Content starts

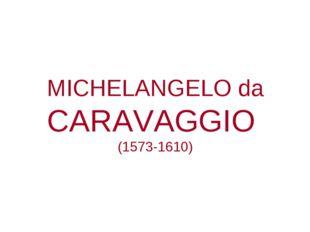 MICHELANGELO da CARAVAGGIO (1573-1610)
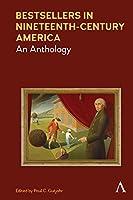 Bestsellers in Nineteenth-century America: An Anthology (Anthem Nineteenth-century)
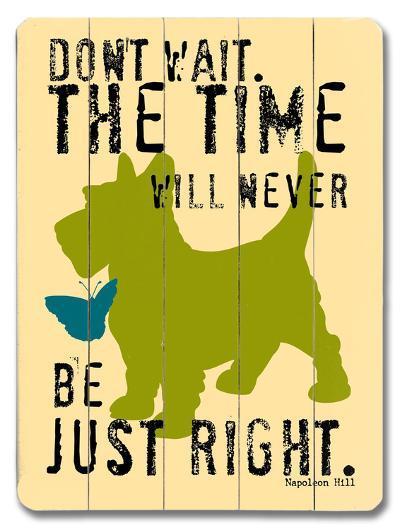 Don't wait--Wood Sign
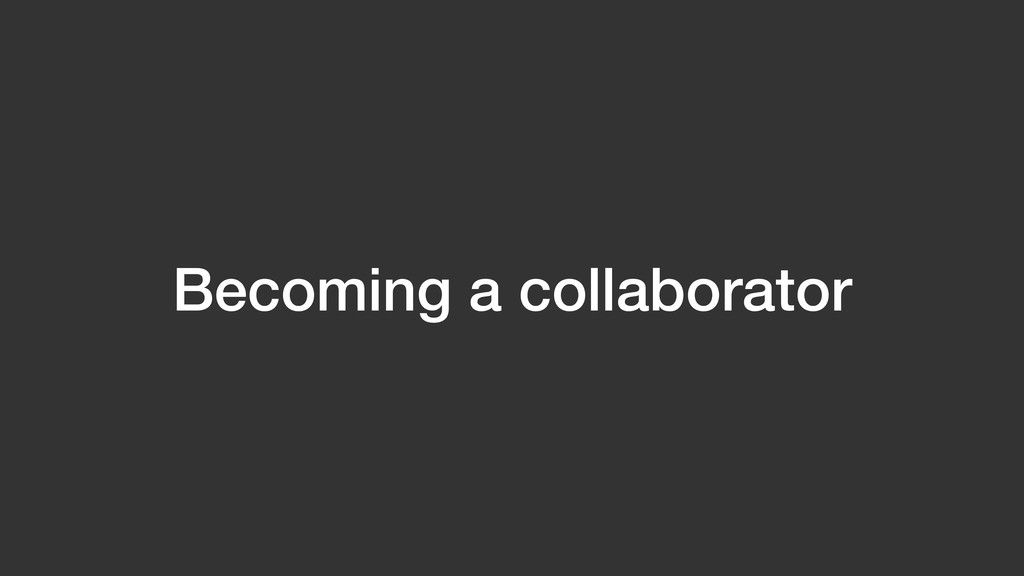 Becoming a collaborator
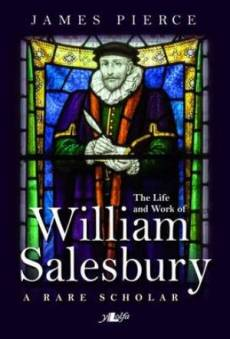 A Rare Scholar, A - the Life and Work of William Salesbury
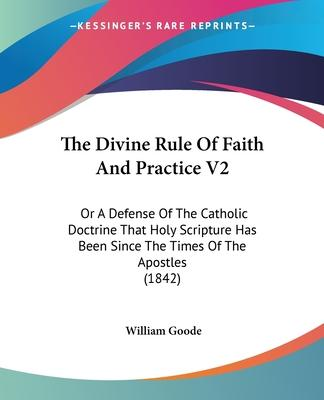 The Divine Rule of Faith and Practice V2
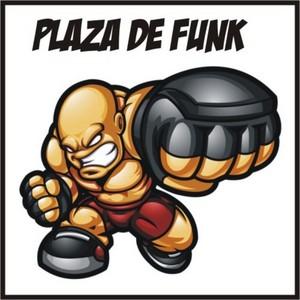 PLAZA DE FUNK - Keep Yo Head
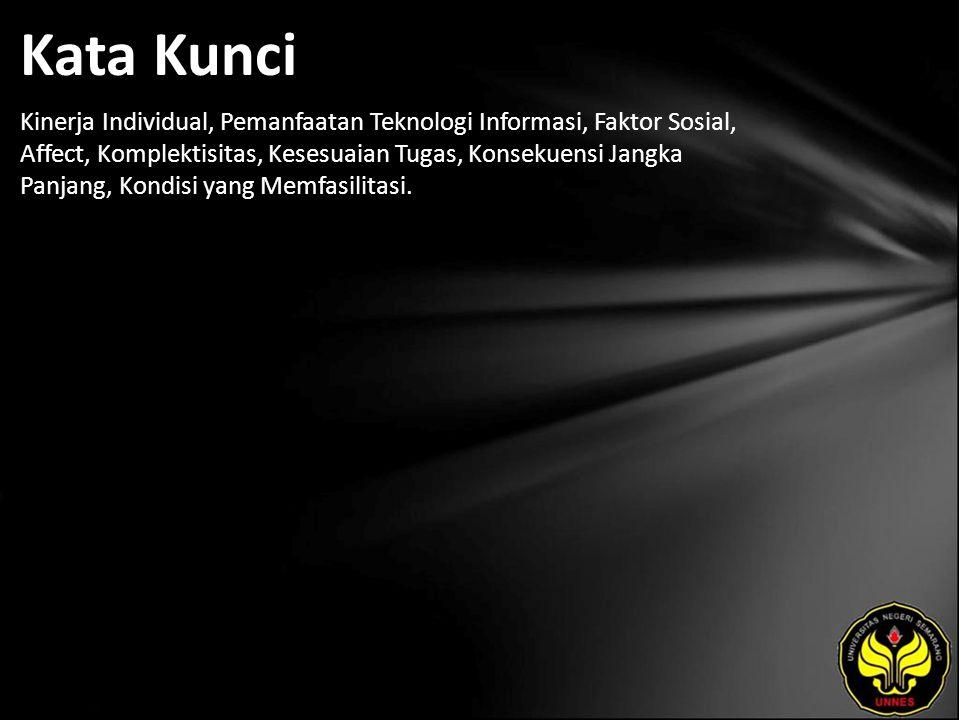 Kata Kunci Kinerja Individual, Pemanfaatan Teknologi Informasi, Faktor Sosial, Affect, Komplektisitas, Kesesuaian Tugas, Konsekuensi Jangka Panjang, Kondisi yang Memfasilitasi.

Content ends

ASSIGNED TASK >>
Your output should consist solely of the lines from the line containing "PLAZA DE FUNK - Keep Yo Head" through the last line of the entries, verbatim, minus any pictures.

OUTPUT FOR THIS TASK >>
 PLAZA DE FUNK - Keep Yo Head
 Kata Kunci Kinerja Individual, Pemanfaatan Teknologi Informasi, Faktor Sosial, Affect, Komplektisitas, Kesesuaian Tugas, Konsekuensi Jangka Panjang, Kondisi yang Memfasilitasi.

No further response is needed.